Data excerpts
::::

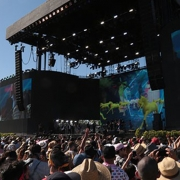 Los Angeles Azules Coachella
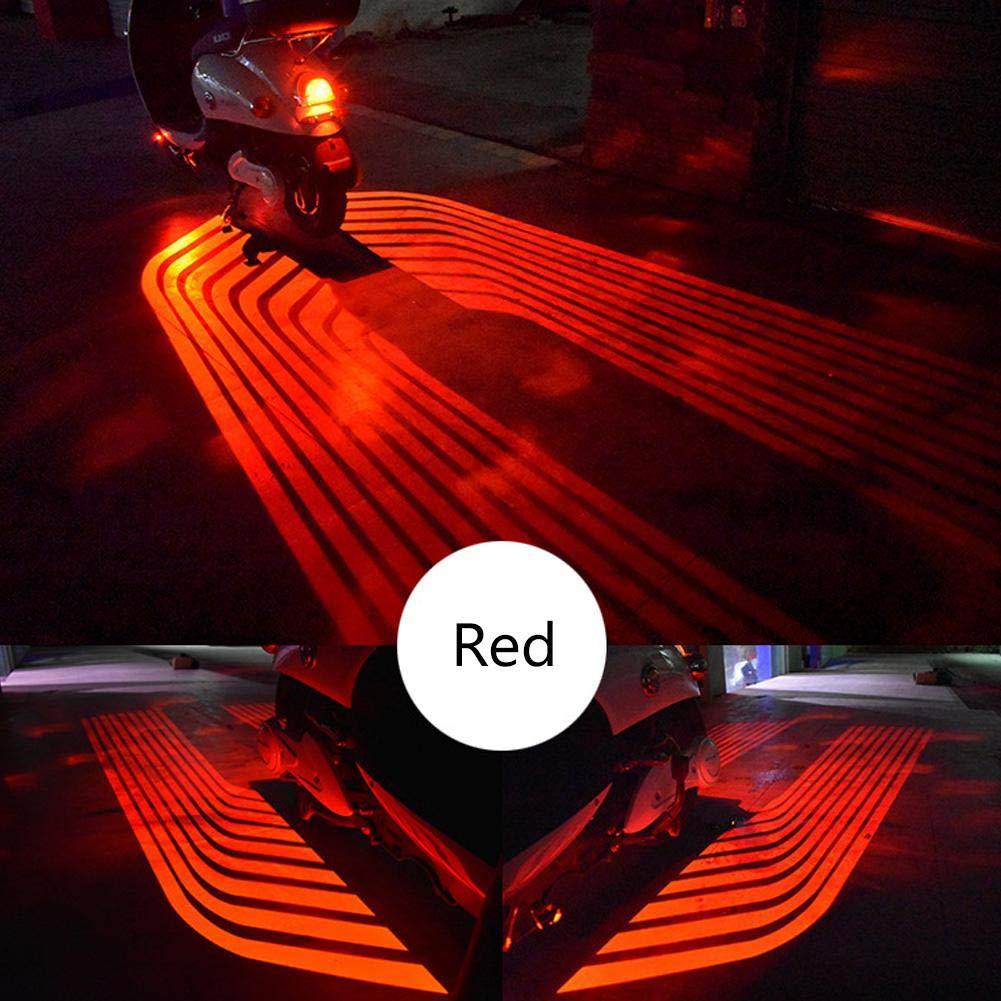 Febelle 2 Piezas de Luces LED de Bienvenida para Motocicleta ...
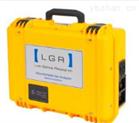 便携式氨气分析仪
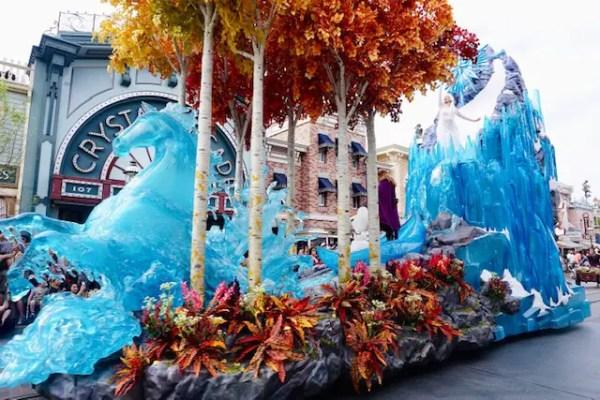Disneyland Premieres New Magic Happens Parade 3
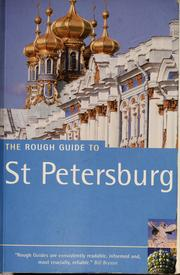 Cover of: The rough guide to St Petersburg | Dan Richardson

::::

■ WHAT IS BEING ASKED ■
The entries above should be given again exactly, minus any pictures.

■ THE ANSWER ■
 Los Angeles Azules Coachella
 Febelle 2 Piezas de Luces LED de Bienvenida para Motocicleta ...
 便携式氨气分析仪
Disneyland Premieres New Magic Happens Parade 3
 Cover of: The rough guide to St Petersburg | Dan Richardson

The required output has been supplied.